First, we need a Lemma.

Lemma $$\PageIndex{1}$$

Let $$p$$ be a prime. Then $$n\in\NN$$ equals its own inverse mod $$p$$ if and only if $$p\mid n+1$$ or $$p\mid n-1$$, i.e., iff $$n\equiv\pm1\pmod{p}$$.

Proof

Say $$p$$ is a prime and $$n\in\NN$$ equals its own inverse mod $$p$$. That means that $$n^2=n\cdot n\equiv1\pmod{p}$$. By definition, $$p\mid n^2-1=(n+1)(n-1)$$. By Proposition 3.1.1, this means that either $$p\mid n+1$$ or $$p\mid n-1$$.

For the converse, suppose $$n\equiv1\pmod{p}$$ or $$n\equiv-1\pmod{p}$$. Then, by Theorem 2.1.1, $$n^2\equiv(\pm 1)^2=1\pmod{p}$$, so $$n$$ equals its own inverse mod $$p$$.

This Lemma is a key step in

Theorem $$\PageIndex{1}$$: Wilson's Theorem

Given $$p\in\NN$$ such that $$p\ge2$$, $$p$$ is prime iff $$(p-1)!\equiv-1\pmod{p}$$.

Proof

Suppose $$p$$ is prime. Consider the terms of $$(p-2)!$$: every one has an inverse mod $$p$$ by Corollary 2.2.1, and only $$1$$ equals its own inverse mod $$p$$ (so would $$p-1$$, but it is not in the product $$(p-2)!$$ by Lemma 3.2.1. Hence in $$(p-1)!$$ we can group the terms into pairs ($$(p-3)/2$$ of these pairs) which are inverses mod $$p$$, leaving out only $$1$$ and $$(p-1)$$. That is $(p-1)! \equiv 1^{(p-3)/2}(p-1) \equiv p-1\equiv -1\pmod{p}$

Conversely, suppose $$p\in\NN$$ satisfies $$p\ge2$$ and $$(p-1)!\equiv-1\pmod{p}$$. We can rewrite that congruence as $$(p-1)!+1\equiv0\pmod{p}$$, or $$p\mid((p-1)!+1)$$.

Now let $$d\in\NN$$ be a divisor of $$p$$ such that $$d\neq p$$. It follows that $$d$$ is one of the numbers in the product $$(p-1)!$$, so $$d\mid(p-1)!$$; also, since $$d\mid p$$ and $$p\mid((p-1)!+1)$$, it follows that $$d\mid((p-1)!+1)$$. Therefore, $$d\mid((p-1)!+1)-(p-1)! = 1$$ by Theorem 1.3.2, which means $$d=1$$.

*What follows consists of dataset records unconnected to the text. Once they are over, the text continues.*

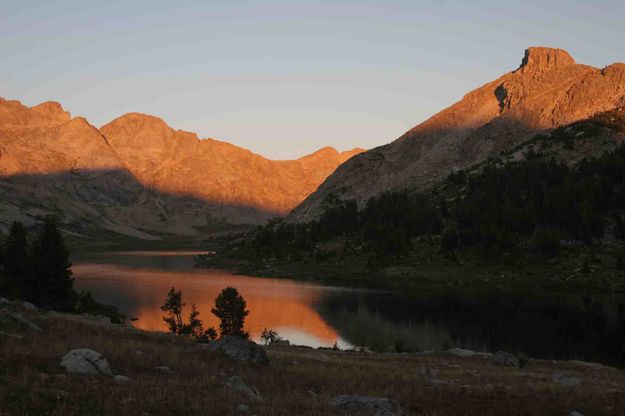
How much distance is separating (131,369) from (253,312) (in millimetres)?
66355

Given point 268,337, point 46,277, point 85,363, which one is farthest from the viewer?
point 46,277

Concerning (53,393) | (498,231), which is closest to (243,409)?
(53,393)

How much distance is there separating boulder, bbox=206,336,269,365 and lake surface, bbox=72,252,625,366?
30899 millimetres

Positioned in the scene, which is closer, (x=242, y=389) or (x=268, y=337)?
(x=242, y=389)

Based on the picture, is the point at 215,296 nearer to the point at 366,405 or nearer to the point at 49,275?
the point at 49,275

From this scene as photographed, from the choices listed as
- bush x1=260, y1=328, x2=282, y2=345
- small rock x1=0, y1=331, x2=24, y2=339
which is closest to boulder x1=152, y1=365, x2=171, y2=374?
small rock x1=0, y1=331, x2=24, y2=339

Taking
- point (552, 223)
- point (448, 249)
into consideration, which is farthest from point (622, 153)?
point (448, 249)

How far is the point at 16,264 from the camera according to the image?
70.6m

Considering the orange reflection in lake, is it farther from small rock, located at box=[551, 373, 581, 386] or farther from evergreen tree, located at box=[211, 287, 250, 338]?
small rock, located at box=[551, 373, 581, 386]

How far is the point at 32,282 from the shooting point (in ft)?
209

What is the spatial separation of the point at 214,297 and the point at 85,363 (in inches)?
3314

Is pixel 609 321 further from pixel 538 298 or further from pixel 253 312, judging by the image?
pixel 253 312

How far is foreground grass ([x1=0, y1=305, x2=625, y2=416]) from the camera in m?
14.1

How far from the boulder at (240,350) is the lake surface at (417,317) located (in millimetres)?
30899
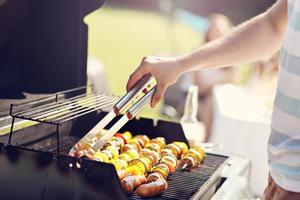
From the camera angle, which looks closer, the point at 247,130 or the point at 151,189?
the point at 151,189

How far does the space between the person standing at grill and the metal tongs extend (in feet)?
0.11

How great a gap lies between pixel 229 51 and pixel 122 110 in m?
0.42

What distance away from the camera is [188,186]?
5.54ft

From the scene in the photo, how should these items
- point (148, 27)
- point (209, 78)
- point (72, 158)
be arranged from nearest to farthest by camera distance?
1. point (72, 158)
2. point (209, 78)
3. point (148, 27)

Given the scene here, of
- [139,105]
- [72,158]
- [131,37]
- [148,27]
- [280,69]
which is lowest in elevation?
[131,37]

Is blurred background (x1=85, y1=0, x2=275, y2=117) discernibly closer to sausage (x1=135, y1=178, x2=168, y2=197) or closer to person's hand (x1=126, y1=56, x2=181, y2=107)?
person's hand (x1=126, y1=56, x2=181, y2=107)

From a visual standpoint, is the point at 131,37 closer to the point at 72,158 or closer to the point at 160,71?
the point at 160,71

In other words, if $$d\in\NN$$ is a divisor of $$p$$, it must be either $$p$$ or $$1$$, so $$p$$ is prime.

Example $$\PageIndex{1}$$

Let’s work through one direction of the proof for a simple case, say of $$p=7$$. We start by finding all the inverses of the numbers $$2,\dots,6$$ (by brute force, in this small case): $$2\cdot4\equiv1\pmod{7}$$ and $$3\cdot5\equiv1\pmod{7}$$, meaning that $$2^{-1}\equiv4$$ (or$$4^{-1}\equiv2$$) and $$3^{-1}\equiv5$$ (or $$5^{-1}\equiv3$$).

Then $(p-2)! = 5! = 5\cdot4\cdot3\cdot2\cdot1=(5\cdot3)\cdot(4\cdot2)\equiv1\cdot1\equiv1\pmod{7}$ which in turn means that $(p-1)! = 6! = 6\cdot5!\equiv6\cdot1\equiv6\equiv7-1\equiv-1\pmod{7}\ .$

Notice that Wilson’s Theorem can be used to build a test for primality: see if a number $$n$$ satisfies $$(n-1)!\equiv-1\pmod{n}$$ and, if so, $$n$$ is prime. This is an entirely impractical test, but it is our first example of a simple computational congruence involving an integer which can tell us that that integer is prime.